VI. "And I am the least in my Father's house."

Judges vi, 15

While Anna Maria was still in her seventeenth year, her father came to Saint Apollonia's to fetch her home. It was rather painful for Anna Maria to leave the holy place where she had received such great graces from the Lord, but, nevertheless, she returned to her father's house in serene contentment. At her homecoming everyone was overjoyed, particularly the servants who had only words of praise for the kind young girl whose gentleness, goodness, and beauty they had never forgotten.

More frequently and more enthusiastically than all the others did the old gardener speak of her, for he had watched her grow from babyhood to virtuous girlhood. True, she had been rather a little pest, for many a flower, many a plant had she destroyed for him; however, he did not hold this against her because, as he would say, "Picking flowers for the Blessed Virgin is a good sign." He took special delight in telling the other servants how, one day before she had been sent to school, a Discalced Carmelite, Brother Mansuetus of Our Lady of Grace, on one of his regular begging trips, had discovered Anna Maria stretched out on a bench in the servants' quarters and had told her that that was not a decent couch for a young lady of her class. Very humbly, she had answered that she "had done it to see whether or not, after she became a Carmelite, she could stand sleeping on a hard place."[1]

Telling each other anecdotes of Anna Maria's childhood, these good servants made the house ready, impatiently awaiting the return of their dear little mistress. Finally she arrived; what joy for the servants, for her mother, for Anna Maria herself! How she had grown! They all smiled on her, and she had for all only words of kindness, appreciation, encouragement. Her eyes mirrored her tenderness of heart, her cheerfulness of soul. These good servants were delighted with her. Naturally, above all others, her mother was pleased with her; she sent up heart-felt thanksgiving to God for having kept her little daughter so safely in goodness and virtue.

__EXTRACTED DATA__
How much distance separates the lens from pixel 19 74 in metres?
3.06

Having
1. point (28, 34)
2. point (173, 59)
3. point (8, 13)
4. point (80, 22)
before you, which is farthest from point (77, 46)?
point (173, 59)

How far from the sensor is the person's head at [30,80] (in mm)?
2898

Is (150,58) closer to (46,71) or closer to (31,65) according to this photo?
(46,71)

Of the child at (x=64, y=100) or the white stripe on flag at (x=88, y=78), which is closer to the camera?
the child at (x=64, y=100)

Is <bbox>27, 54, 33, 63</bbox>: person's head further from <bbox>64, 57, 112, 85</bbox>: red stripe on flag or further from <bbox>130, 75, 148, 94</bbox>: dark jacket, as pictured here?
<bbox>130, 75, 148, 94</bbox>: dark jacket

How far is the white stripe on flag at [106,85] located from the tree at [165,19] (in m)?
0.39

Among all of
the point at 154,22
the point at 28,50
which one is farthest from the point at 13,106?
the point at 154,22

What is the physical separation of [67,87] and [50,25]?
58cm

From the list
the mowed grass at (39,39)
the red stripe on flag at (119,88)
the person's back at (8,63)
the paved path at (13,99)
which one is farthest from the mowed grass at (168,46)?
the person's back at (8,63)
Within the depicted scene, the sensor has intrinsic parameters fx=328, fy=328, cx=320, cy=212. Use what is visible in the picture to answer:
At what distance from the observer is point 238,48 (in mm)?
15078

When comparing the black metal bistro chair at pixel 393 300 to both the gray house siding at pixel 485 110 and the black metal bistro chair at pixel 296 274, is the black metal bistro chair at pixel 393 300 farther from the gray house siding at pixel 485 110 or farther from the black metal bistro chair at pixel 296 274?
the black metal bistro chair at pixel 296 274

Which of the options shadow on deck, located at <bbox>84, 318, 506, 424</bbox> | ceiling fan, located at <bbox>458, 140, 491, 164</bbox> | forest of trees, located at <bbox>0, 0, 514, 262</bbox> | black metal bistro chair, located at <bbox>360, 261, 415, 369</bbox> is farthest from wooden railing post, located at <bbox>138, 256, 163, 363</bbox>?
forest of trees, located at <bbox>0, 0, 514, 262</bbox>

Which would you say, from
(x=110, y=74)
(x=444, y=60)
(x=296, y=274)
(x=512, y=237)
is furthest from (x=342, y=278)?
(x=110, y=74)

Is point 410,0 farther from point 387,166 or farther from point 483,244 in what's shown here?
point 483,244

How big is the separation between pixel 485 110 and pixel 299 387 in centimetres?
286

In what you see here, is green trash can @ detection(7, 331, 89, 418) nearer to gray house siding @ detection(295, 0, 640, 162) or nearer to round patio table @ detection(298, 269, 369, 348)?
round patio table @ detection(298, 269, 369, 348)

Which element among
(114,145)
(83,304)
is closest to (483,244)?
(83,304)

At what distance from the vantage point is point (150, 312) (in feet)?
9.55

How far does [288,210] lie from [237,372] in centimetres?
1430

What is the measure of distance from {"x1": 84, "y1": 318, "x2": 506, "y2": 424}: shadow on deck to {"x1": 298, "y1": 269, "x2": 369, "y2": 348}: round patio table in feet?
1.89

__COMPLETE THE FOLLOWING__
[1] From the account of Anna Maria's homecoming, list the qualities of the kind young girl that the servants had never forgotten.
[2] In the account of Anna Maria's homecoming, copy the passage that begins at "While Anna Maria" and stops after "had never forgotten.", swapping "the holy place" for "the sacred place".

__EXERCISE RESPONSES__
[1] gentleness, goodness, beauty

[2]
While Anna Maria was still in her seventeenth year, her father came to Saint Apollonia's to fetch her home. It was rather painful for Anna Maria to leave the sacred place where she had received such great graces from the Lord, but, nevertheless, she returned to her father's house in serene contentment. At her homecoming everyone was overjoyed, particularly the servants who had only words of praise for the kind young girl whose gentleness, goodness, and beauty they had never forgotten.